Если сатирическая направленность «Баклужинского цикла» не вызывает сомнений, то вопрос о принадлежности входящих в него произведений к фантастике или фэнтези вполне актуален. Большинство исследователей, среди которых немало писателей, предпочитают рассматривать фэнтези как жанр фантастической литературы, подразумевая, что фантастическое произведение – это «всякое художественное произведение, в котором используется специфический художественный прием – вводится элемент необычайного, небывалого и даже вовсе невозможного» [19, с. 57]. Братьям Стругацким вторит фантаст Святослав Логинов, подчеркивающий, что «фэнтези – часть фантастической литературы, занимающаяся конструированием миров, построенных, исходя из положений объективного идеа- лизма» [11]. Ошибочное мнение, что фэнтези не имеет никакого отношения к фантастике, возникло в результате отождествления рядом читателей и литературоведов понятия «фантастика» с одной лишь ее разновидностью – фантастикой научной (science fiction).
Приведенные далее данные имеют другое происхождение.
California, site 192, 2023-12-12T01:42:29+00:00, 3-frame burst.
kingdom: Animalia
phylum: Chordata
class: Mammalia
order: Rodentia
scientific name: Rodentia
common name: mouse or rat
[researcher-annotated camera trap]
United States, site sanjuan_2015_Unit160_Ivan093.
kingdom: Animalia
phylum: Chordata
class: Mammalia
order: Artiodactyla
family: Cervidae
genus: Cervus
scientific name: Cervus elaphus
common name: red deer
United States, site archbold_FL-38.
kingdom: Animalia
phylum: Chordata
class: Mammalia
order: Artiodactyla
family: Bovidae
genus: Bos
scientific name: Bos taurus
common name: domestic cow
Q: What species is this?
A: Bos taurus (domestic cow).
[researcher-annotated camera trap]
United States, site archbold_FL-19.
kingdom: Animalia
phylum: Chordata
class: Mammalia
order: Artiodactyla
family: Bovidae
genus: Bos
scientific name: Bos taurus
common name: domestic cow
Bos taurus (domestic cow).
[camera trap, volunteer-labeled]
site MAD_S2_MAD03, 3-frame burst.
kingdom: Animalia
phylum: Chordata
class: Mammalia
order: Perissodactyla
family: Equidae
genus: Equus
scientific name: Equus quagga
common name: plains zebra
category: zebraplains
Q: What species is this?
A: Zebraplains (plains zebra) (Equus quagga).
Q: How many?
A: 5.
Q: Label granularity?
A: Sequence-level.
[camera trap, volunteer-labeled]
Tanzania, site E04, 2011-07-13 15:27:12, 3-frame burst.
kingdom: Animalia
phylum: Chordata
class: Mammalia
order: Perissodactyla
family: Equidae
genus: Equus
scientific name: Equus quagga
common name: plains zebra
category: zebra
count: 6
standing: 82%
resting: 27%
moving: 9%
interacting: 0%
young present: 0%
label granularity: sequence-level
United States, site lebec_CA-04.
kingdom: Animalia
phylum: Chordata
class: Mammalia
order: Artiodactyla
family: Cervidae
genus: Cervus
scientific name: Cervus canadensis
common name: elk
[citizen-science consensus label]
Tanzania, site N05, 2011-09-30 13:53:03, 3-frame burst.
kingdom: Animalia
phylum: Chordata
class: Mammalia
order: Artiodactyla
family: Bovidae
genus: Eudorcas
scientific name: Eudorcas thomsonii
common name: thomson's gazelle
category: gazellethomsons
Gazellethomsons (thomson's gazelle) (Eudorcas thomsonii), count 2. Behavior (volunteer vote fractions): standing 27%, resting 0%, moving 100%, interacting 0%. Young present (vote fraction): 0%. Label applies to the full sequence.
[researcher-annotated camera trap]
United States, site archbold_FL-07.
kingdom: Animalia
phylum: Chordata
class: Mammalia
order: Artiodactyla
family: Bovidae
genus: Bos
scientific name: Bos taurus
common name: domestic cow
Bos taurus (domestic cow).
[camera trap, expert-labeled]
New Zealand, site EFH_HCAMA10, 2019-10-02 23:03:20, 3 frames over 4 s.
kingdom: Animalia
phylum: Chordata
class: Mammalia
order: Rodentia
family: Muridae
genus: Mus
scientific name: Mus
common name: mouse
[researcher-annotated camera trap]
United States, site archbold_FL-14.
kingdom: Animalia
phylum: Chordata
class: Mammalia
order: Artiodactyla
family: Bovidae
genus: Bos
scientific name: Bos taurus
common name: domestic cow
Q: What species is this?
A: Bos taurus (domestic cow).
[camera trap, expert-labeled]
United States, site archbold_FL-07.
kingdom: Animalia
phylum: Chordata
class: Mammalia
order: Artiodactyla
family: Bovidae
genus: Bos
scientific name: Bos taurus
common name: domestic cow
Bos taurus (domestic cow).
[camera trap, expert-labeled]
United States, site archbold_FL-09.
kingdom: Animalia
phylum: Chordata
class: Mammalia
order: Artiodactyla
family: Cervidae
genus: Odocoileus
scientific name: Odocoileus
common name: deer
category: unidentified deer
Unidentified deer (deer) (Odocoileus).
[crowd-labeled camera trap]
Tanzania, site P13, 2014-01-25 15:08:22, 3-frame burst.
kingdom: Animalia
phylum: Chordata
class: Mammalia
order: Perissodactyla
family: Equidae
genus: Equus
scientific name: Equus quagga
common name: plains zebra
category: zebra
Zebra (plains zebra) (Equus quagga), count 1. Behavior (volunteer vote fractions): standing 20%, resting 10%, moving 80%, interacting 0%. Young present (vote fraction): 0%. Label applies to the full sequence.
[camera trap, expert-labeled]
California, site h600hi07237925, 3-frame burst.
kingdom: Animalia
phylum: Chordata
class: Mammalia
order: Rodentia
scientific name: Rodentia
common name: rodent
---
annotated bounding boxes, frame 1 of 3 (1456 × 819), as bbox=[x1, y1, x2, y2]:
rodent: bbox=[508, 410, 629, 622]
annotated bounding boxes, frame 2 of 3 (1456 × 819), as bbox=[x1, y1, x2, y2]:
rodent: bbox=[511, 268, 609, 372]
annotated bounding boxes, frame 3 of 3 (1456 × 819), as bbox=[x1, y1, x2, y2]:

Исходя из вышесказанного, можно сделать вывод, что фантастика понимается исследователями как более широкое явление, включающее в себя ряд направлений и жанров. Именно поэтому логичнее будет противопоставить фэнтези рациональной фантастике. Таким образом, определенная нами проблема может быть конкретизирована в виде вопроса: относится ли произведения «Баклужинского цикла» к юмористической фантастике или к юмористическому фэнтези?
Введенное в отечественное литературоведение понятие «рациональная фантастика» более точно передаёт специфику фантастической посылки текстов, которые «отличает логичность, целостность, мотивированность, соотнесенность с современной научной картиной мира. В рамках рациональной фантастики выделяют строго “научную”/“научно-техническую” и “социальную”/“социально-фило-софскую” разновидности» [8, с. 546]. Фэнтези же, по мнению Т.А. Чернышёвой, ‒ это сказка, «в которой мы встречаемся с волшебниками, феями, говорящими животными, инопланетянами и т. п.» и которую можно назвать «игровой фантастикой или повествованием сказочного типа» [24, с. 74].
Первоначальная попытка разграничить рациональную фантастику (в первую очередь, представленную science fiction) и фэнтези основывалась на разнице в содержании. По мнению Т.А. Чернышевой, в фантастическом произведении изображаются «возможные (курсив наш. ‒ О. П.) в будущем перемены, открытия, возможные в галактике миры и цивилизации, в то время как фэнтези отображает нечто заведомо невозможное (курсив наш . ‒ О. П.) » [Там же, с. 53]. Сразу же была выдвинута версия, гласящая, что «космические корабли, технические изобретения безоговорочно относились к научной фантастике, в то время как в фэнтези действовала магия, здесь герои вооружены не бластерами и формулами, а мечами и заклинаниями» [5, с. 40]. Конечно, тексты, в которых фэнтези и рациональная фантастика объединяются, – не редкость. «В первом случае авторы рисуют два мира – условно говоря, мир магии и мир высоких технологий. В таком случае миры противопоставляются друг другу, а главные герои оказываются между ними. Второй тип синтеза – создание техномагических миров. В пространстве подобных текстов техника функционирует благодаря магии (например, гоблины толкают ракету, а демоны ведут самолет)» [22, с. 19]. В «Баклужинском цикле» есть свои примеры интеграции фэнтезийных и рационально-фантастических элементов: засевший в бардачке «мерседеса» рыжий наглый гремлин и управляющая моторной лодкой моторыжка, «нечисть бывалая, многое повидавшая» [17, с. 59], привычная к загибам русского мата, ‒ явные проявления технофэнтези. Чаще всего такие образы, иллюстрирующие тесную взаимосвязь техники и магии, характеризуют пространство Баклужино, в котором правит партия «Колдуны за демократию», в то время как в других городах-государствах сверхъестественные явления либо объясняются народной верой (Лыцк), либо отсутствуют вовсе (Суслов, Понеропль, Сызново, Гоблино). Единичные случаи проявления содержательного синкретизма определяются не столько тенденциями, возникшими в литературе последних десятилетий, когда инопланетяне и космические полеты, бывшие чертой исключительно научной фантастики, все чаще появляются в сказках, а волшебство вместе с приставкой «пси» приобретает научное обоснование [24, с. 380], сколько юмористическим пафосом произведений Е. Лукина.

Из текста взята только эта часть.